In the 1960s, the archaeologist Luis Alvarez (a Nobel Prize winner famous for postulating that dinosaurs went extinct because of an asteroid impact) took a muon detector to the pyramid of Khafre at Giza. Cosmic ray muons have actually been used for quite a long time (since the 1950s) in archaeology-even at Egypt’s pyramids.

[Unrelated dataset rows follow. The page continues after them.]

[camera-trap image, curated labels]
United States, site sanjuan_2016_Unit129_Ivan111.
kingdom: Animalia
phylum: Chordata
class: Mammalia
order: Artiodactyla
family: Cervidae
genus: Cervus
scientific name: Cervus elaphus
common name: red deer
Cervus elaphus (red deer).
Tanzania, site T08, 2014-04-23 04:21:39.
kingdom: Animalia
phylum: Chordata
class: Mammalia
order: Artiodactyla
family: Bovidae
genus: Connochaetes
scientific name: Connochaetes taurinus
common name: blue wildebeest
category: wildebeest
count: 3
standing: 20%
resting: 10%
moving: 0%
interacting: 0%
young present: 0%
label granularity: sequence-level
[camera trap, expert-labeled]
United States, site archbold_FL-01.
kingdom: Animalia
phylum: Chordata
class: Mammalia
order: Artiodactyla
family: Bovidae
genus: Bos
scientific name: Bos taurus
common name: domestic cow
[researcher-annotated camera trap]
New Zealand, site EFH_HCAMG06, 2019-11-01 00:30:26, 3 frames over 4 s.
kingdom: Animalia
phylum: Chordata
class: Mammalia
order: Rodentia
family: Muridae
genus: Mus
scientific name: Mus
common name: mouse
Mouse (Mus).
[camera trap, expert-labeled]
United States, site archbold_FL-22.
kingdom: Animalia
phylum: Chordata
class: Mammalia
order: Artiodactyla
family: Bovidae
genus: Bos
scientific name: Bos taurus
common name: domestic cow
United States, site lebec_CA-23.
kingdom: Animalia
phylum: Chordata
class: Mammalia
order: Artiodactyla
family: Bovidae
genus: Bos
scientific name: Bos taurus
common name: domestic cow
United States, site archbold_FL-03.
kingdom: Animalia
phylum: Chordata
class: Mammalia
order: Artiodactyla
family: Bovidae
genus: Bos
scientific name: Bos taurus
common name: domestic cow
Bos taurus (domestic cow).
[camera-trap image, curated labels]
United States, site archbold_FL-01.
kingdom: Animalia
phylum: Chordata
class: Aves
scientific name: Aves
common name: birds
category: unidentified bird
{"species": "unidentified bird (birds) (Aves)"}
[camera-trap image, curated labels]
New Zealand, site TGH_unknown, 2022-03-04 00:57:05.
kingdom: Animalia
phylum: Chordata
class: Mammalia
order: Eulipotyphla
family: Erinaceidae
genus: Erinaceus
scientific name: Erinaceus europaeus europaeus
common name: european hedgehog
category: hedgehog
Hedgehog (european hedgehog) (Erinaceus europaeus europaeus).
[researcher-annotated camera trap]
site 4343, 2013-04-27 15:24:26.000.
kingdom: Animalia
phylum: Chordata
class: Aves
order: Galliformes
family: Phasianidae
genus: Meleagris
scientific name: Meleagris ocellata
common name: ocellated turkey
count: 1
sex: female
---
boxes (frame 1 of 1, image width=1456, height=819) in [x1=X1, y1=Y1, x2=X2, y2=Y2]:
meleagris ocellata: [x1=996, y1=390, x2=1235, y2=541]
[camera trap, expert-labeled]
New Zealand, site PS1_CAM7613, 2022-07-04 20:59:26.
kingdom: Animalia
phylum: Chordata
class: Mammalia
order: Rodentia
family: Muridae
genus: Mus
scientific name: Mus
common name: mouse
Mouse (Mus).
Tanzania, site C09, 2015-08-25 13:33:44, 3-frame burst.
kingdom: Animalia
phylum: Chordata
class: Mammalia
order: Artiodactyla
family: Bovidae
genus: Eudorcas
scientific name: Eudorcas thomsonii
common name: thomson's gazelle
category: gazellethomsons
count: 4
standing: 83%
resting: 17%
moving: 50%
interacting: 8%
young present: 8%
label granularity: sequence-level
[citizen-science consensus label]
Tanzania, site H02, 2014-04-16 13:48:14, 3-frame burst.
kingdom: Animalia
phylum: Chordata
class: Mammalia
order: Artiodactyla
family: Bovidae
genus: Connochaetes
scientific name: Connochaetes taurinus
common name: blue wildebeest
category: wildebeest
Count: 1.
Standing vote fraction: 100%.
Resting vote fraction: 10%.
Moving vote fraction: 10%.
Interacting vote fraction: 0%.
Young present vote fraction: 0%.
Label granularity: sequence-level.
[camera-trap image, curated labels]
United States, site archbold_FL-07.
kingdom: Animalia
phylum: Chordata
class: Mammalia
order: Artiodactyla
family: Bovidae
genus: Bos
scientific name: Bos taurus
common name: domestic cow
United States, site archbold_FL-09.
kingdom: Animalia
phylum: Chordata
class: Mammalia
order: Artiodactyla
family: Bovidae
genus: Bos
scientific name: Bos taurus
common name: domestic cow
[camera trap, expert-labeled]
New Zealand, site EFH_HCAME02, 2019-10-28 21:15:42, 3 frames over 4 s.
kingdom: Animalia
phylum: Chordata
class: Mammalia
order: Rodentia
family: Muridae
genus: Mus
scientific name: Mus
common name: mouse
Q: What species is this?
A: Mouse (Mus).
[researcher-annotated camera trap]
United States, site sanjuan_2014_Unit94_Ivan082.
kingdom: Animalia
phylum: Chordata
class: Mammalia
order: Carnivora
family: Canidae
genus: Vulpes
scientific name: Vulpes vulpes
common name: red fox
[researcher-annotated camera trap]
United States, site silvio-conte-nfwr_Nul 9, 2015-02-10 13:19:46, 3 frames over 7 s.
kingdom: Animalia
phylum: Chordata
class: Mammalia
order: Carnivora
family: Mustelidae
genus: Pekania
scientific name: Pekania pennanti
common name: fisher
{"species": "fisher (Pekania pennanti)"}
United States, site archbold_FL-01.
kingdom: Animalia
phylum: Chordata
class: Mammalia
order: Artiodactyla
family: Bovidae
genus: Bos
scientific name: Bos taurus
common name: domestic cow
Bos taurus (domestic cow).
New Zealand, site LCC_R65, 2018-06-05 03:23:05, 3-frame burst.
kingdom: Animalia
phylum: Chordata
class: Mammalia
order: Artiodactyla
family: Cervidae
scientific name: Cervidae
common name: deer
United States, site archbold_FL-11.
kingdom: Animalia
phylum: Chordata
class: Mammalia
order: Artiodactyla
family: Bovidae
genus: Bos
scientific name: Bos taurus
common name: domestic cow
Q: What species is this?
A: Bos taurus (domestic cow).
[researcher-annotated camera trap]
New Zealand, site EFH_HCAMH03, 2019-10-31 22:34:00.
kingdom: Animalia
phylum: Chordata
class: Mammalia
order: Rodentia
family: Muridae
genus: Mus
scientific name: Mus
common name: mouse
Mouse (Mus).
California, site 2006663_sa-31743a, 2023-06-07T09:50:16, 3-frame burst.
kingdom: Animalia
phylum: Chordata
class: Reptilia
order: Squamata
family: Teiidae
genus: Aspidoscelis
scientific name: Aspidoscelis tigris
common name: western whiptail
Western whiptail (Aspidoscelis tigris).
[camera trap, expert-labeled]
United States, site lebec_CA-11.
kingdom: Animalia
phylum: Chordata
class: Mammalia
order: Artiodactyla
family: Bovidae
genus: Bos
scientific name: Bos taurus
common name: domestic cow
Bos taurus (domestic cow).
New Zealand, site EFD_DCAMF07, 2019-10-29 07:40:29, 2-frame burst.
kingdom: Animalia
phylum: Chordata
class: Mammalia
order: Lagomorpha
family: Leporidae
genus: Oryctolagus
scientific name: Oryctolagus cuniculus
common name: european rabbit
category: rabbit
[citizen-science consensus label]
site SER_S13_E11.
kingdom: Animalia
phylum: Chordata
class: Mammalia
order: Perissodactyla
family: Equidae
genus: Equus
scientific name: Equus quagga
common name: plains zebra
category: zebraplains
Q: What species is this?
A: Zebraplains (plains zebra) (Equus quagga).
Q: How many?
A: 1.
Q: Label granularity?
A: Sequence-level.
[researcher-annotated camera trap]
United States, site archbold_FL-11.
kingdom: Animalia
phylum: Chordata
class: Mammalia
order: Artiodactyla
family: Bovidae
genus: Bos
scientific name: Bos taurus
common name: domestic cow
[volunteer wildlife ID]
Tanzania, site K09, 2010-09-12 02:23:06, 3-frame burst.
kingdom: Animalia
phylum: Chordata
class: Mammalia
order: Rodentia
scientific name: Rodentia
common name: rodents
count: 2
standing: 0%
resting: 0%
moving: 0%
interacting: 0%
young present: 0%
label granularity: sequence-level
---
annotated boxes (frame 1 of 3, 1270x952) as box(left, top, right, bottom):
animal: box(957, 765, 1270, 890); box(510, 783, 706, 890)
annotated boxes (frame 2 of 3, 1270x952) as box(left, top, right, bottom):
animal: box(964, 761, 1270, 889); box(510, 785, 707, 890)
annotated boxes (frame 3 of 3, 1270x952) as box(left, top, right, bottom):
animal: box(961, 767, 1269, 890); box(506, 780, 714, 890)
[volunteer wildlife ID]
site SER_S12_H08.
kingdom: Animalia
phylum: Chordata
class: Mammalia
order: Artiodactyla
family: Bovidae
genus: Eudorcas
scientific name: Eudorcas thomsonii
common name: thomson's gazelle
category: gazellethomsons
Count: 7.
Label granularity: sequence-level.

good part of pyramids frank ocean

As far back as 1986, we were using noninvasive microgravimetry technologies on these same pyramids to measure the density of the materials inside and create models of the structures’ interiors as recently as 2000, researchers returned with ground-penetrating radar analyses. In fact, archaeology’s been so proactive about using advanced scanning technologies that the field has actually made contributions to the realm of physics (rather than just acting as a late adopter of physics’ toolkit). Measuring the characteristics of muons passing through an object gives us a sense of the density within, revealing possible cavities within a structure.Īrchaeologists have long used all sorts of crazy scanners to peer beneath the earth and within tombs without ever breaking ground. Hundreds of times heavier than electrons, but similarly tiny, they have a neat ability to penetrate even the densest materials, although they tend to slow down a bit as they do. But what’s really getting everyone’s attention is a plan to explore the pyramids by measuring something called cosmic ray muons-a seemingly crazy technology that makes this sound like an unprecedentedly inventive endeavor, allowing us to model the deepest interior contours of the pyramids without ever needing to touch them.Īlthough cosmic ray muons might sound exotic, they’re actually a common, elementary form of particle, constantly raining from the skies onto Earth. The arsenal the researchers will bring with them is dizzying, including things like drones kitted out with radiography and thermal imaging scanners. Endorsed by the Egyptian Ministry of Antiquities and officially helmed by Cairo University and the Heritage Innovation Preservation Institute, the initiative, dubbed the ScanPyramids Project, will cover the Bent and Red pyramids at the Dashur necropolis and the famous Khafre and Khufu pyramids at Giza (with brief detours to investigate the tomb of King Tutankhamen). In a snazzy video released in October, a group of Canadian, Egyptian, French, and Japanese researchers announced an initiative to probe the secrets of the Egyptian pyramids using a vast array of impressive, space-age-sounding technologies. Image by Nina Aldin Thune via Wikimedia Commons Khufu’s Pyramid, the last of the “seven wonders of the ancient world” still standing.